*Source document*
* * *
Dark Tongues: The Art of Rogues and Riddlers by Daniel Heller-Roazen


Dark Tongues: The Art of Rogues and Riddlers
Title : Dark Tongues: The Art of Rogues and Riddlers
Author :
Rating :
ISBN : 193540833X
ISBN-10 : 9781935408338
Language : English
Format Type : Hardcover
Number of Pages : 236
Publication : First published October 1, 2013

Dark Tongues constitutes a sustained exploration of a perplexing fact that has never received the attention it deserves. Wherever human beings share a language, they also strive to make from it something new: a cryptic idiom, built from the grammar that they know, which will allow them to communicate in secrecy. Such hidden languages come in many shapes. They may be playful or serious, children's games or adults' work. They may be as impenetrable as foreign tongues, or slightly different from the idioms from which they spring, or barely perceptible, their existence being the subject of uncertain, even unlikely, suppositions.
* * *
*Dataset excerpts*
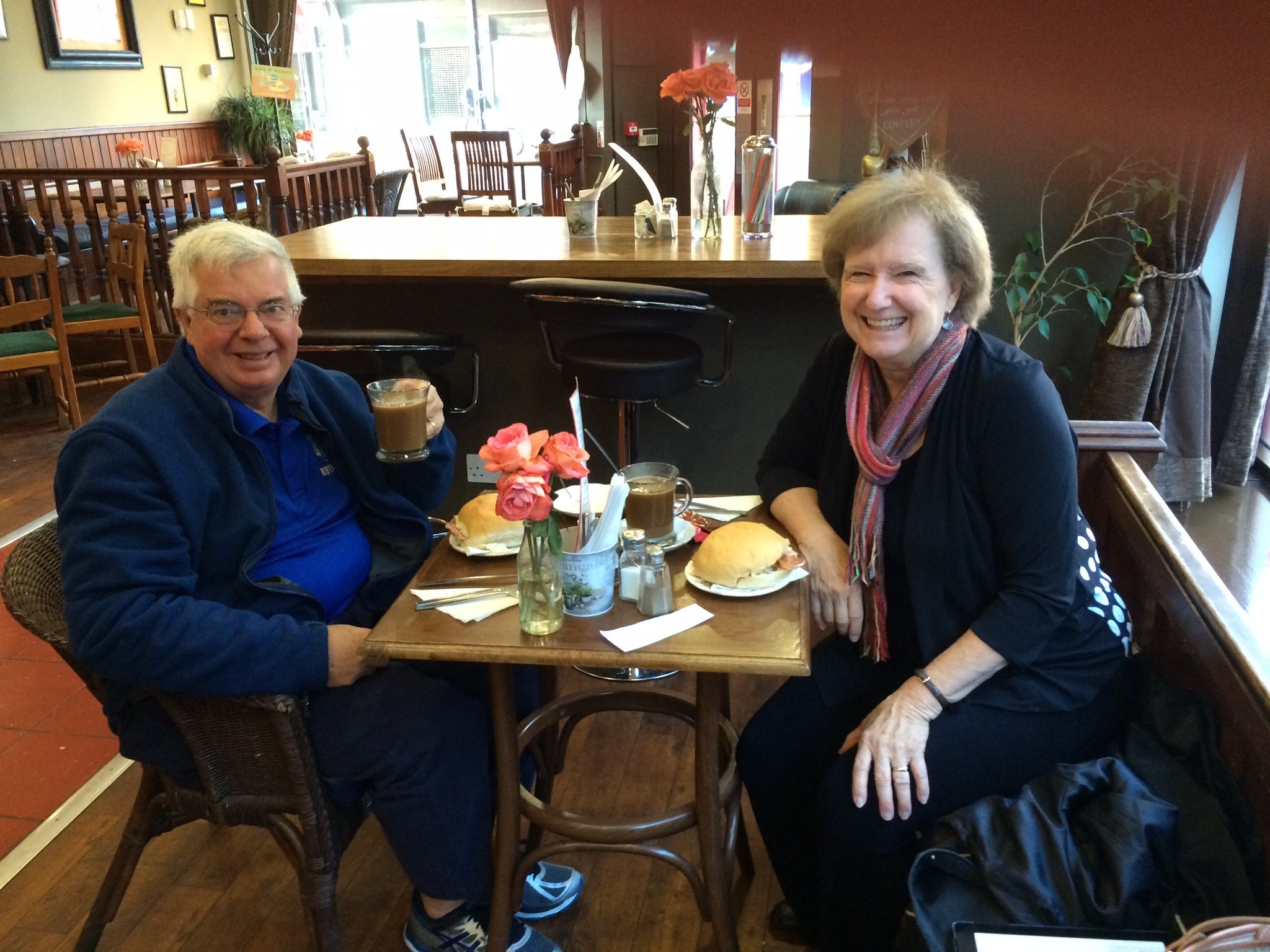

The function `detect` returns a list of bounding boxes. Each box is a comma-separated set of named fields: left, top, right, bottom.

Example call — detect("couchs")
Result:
left=773, top=180, right=856, bottom=216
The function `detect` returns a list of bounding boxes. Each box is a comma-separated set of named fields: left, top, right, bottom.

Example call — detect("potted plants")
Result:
left=212, top=85, right=300, bottom=164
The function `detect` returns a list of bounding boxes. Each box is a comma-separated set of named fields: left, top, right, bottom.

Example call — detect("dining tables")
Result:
left=464, top=156, right=542, bottom=202
left=357, top=491, right=812, bottom=952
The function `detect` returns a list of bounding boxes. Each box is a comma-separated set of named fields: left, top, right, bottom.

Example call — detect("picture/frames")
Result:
left=32, top=0, right=235, bottom=114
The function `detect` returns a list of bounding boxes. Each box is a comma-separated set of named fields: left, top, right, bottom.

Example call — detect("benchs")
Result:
left=1070, top=415, right=1269, bottom=923
left=30, top=192, right=265, bottom=305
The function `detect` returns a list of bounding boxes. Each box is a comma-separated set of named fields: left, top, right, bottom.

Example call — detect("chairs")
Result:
left=372, top=166, right=414, bottom=216
left=0, top=519, right=373, bottom=951
left=451, top=129, right=533, bottom=217
left=399, top=126, right=482, bottom=217
left=1, top=237, right=81, bottom=430
left=43, top=209, right=159, bottom=431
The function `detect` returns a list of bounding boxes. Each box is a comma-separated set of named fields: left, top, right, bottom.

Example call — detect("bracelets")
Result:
left=913, top=668, right=951, bottom=709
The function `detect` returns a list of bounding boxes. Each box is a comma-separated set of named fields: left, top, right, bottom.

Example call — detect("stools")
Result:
left=511, top=278, right=734, bottom=469
left=292, top=326, right=480, bottom=418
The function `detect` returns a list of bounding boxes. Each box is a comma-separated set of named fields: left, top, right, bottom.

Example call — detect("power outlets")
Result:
left=467, top=453, right=503, bottom=484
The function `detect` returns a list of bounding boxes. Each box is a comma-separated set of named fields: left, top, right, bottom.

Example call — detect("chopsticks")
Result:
left=673, top=497, right=747, bottom=516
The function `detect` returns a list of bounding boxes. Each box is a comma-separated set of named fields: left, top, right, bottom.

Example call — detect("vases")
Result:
left=516, top=521, right=565, bottom=635
left=303, top=143, right=314, bottom=162
left=691, top=137, right=723, bottom=239
left=128, top=160, right=145, bottom=192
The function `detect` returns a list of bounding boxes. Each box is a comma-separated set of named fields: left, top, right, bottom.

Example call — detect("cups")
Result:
left=552, top=525, right=616, bottom=617
left=564, top=195, right=599, bottom=239
left=367, top=377, right=435, bottom=461
left=634, top=210, right=658, bottom=240
left=617, top=462, right=693, bottom=544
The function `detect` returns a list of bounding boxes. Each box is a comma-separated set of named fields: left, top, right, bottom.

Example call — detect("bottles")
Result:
left=657, top=198, right=678, bottom=238
left=515, top=519, right=565, bottom=635
left=615, top=530, right=674, bottom=616
left=130, top=162, right=145, bottom=190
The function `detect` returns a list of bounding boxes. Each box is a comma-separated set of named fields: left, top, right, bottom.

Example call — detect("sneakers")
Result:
left=513, top=860, right=584, bottom=922
left=403, top=883, right=564, bottom=952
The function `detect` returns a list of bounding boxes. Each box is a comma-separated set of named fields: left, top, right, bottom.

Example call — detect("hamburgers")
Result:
left=693, top=519, right=807, bottom=589
left=445, top=492, right=525, bottom=547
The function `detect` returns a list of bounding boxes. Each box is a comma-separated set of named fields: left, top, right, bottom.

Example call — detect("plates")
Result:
left=447, top=532, right=525, bottom=559
left=618, top=517, right=696, bottom=556
left=684, top=555, right=793, bottom=598
left=553, top=483, right=614, bottom=517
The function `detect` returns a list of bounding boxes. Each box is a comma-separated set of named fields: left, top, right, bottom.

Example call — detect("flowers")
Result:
left=295, top=129, right=313, bottom=162
left=115, top=137, right=146, bottom=187
left=659, top=62, right=738, bottom=236
left=479, top=423, right=590, bottom=626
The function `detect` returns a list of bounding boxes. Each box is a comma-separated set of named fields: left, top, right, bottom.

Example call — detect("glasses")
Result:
left=188, top=300, right=300, bottom=326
* * *
*To be done*
A - Copy the part of the Dark Tongues description that opens with the words containing "Dark Tongues constitutes" and closes with "even unlikely, suppositions.", swapping "cryptic idiom" for "secret idiom".
B - Answer these from the Dark Tongues description:
(i) How many pages does the book have?
(ii) When was it first published?
(iii) From what do people build their cryptic idiom?
The entries have no part in this work.

*Full solutions*
A -
Dark Tongues constitutes a sustained exploration of a perplexing fact that has never received the attention it deserves. Wherever human beings share a language, they also strive to make from it something new: a secret idiom, built from the grammar that they know, which will allow them to communicate in secrecy. Such hidden languages come in many shapes. They may be playful or serious, children's games or adults' work. They may be as impenetrable as foreign tongues, or slightly different from the idioms from which they spring, or barely perceptible, their existence being the subject of uncertain, even unlikely, suppositions.

B -
(i) 236
(ii) October 1, 2013
(iii) From the grammar that they know